Jumble Challenge

This is a take-home challenge for a Big Data role. The instructions provided are included as SparkExercise.txt

There are 5 jumble puzzles, puzzle[1-5].jpg that were transformed into JSON format for ingestion, puzzle[1-5].json with the following format:

List[ Dictionary {key: "1-word jumble", value: List [final jumble character positions]}, List [final jumble word lengths] ]

Included are solution files: Jumble.ipynb jumble_spark.py (derived from Jumble.ipynb)

This challenge was completed running the included Jyupter notebook. Relevant library versions:

Anaconda 4.6.14

PySpark 2.4.3

Jupyter 1.0.0

I would recommend running the Jumble notebook, to easily replicate the results and output, but you are free to treat the notebook as a driver to submit via command line, hence the provided jumble_spark.py file.

The Solution

1. Leveraging the included freq_dict.json to create a dictionary of word-frequency key-value pairs; we load this into a Spark Dataframe. This dataframe is augmented with the sorted characters of the word to provide quick lookup for words that can match a sorted character jumble. This dataframe, df_sorted_characters, is cached as the primary lookup table.

2. For each Jumble puzzle...

3. Take the 1-word jumbles, find every word that is a possible match by sorting the character jumble and matching against the lookup table, df_sorted_characters. Do the same lookup for each successive 1-word jumble and join these results to form all possible combinations of the 1-word jumbles.

4. Get the possible characters for the final jumble from all combinations, and take their distinct results as some may be repeating

5. Now, for all of these character combinations for the final jumble, join against possible n-letter words which have characters that are a subset of the final jumble characters.

6. Do this for successive m-letter words, merging the character list and ensuring they remain a subset of the final jumble characters

7. This returns all combinations of words that are candidates for the final jumble.

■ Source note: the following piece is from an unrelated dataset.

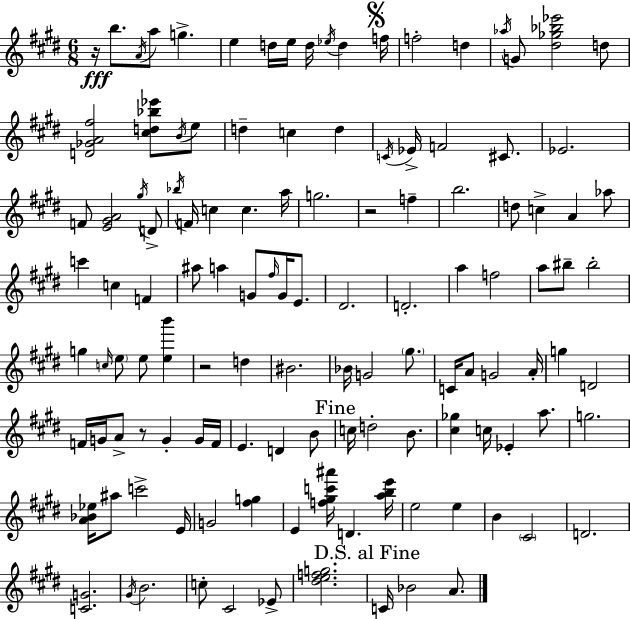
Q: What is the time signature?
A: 6/8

8. Decision algorithm is to return the word with the lowest merged frequency greater than 600.

Notes

The logic behind the decision algorithm is that a phrase with a merged frequency lower than this is likely composed of stop words (e.g. "and", "or", "but"). 600 happens to be the lowest whole hundred number bound that could have potentially returned the result for puzzle 5, "vested(0) interest(652)". This threshold could be deteremined through emperical methods. It should be noted that the freq_dict is pretty lacking as a language model, we could improve our predictions by including more frequency data or by leveraging an actual language model.

Since there are a number of solutions with words that have frequency in the freq_dict as 0, we could only achieve these by doing very expensive cross-join operations. Ideally we would be able to filter out words with freq=0 and freq > some threshold.

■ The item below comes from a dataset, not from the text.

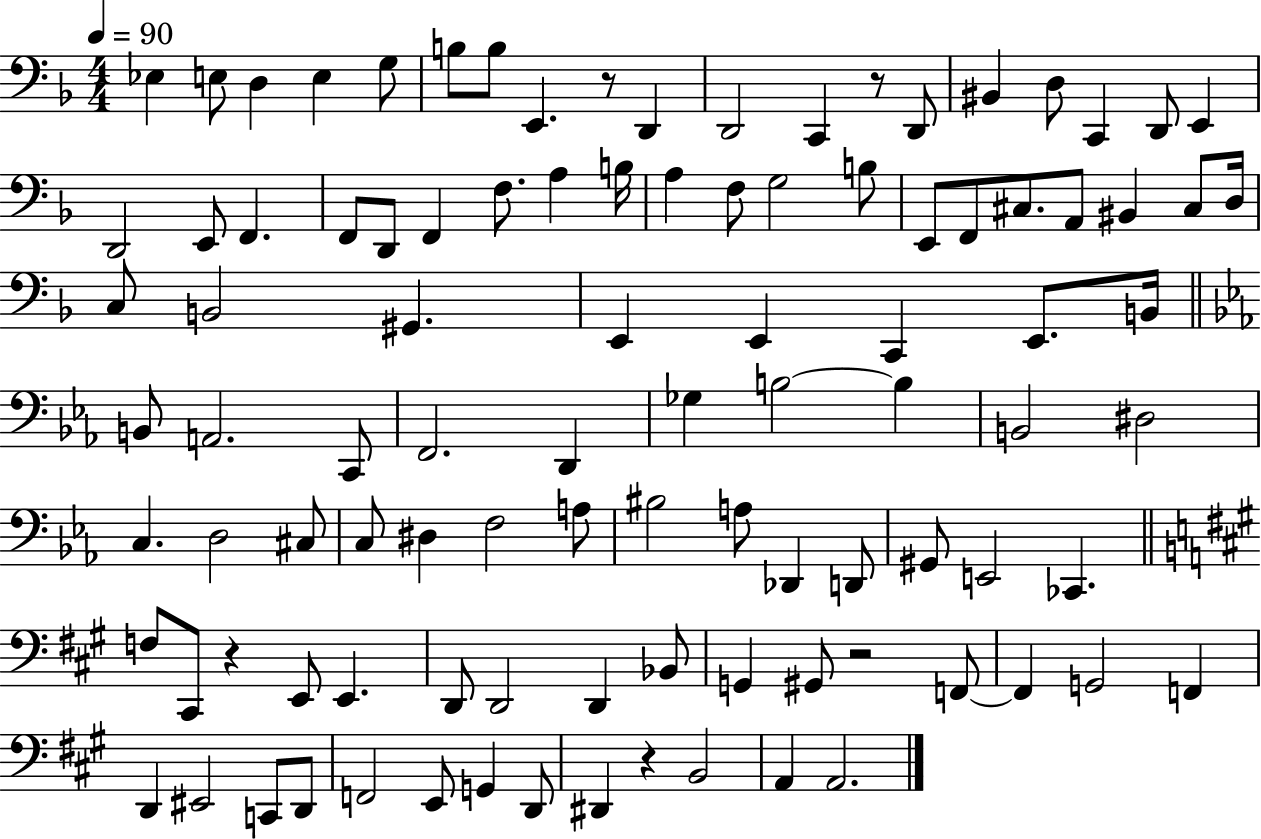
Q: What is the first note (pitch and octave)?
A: Eb3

The actual solutions for the puzzles are:

1 : "jab well done",

2 : "bad hair day",

3 : "rash decision",

4 : "addition",

5 : "vested interest"

Running on 16GB of RAM and utilizing 4-cores on the local machine the current runtimes and solutions were:

1 : ~16min, "job waly need"

2 : ~10min, "day mabi dec"

3 : ~1.8min, "head incisors"

4 : ~0.5min, "addition"

5 : ~6.3min, "veldts interest"

Only jumble 4 is solved correctly. If we print additional candidates, we see that the answers for jumble 3 and 5 are only a few positions off from the best given answer. This is because of the increased search space for candidate characters for the final jumble, the increased number of words that need to be predicted, and the large number of 3-gram and 4-gram words compared to the 7-gram and 8-gram words in the last 3 puzzles.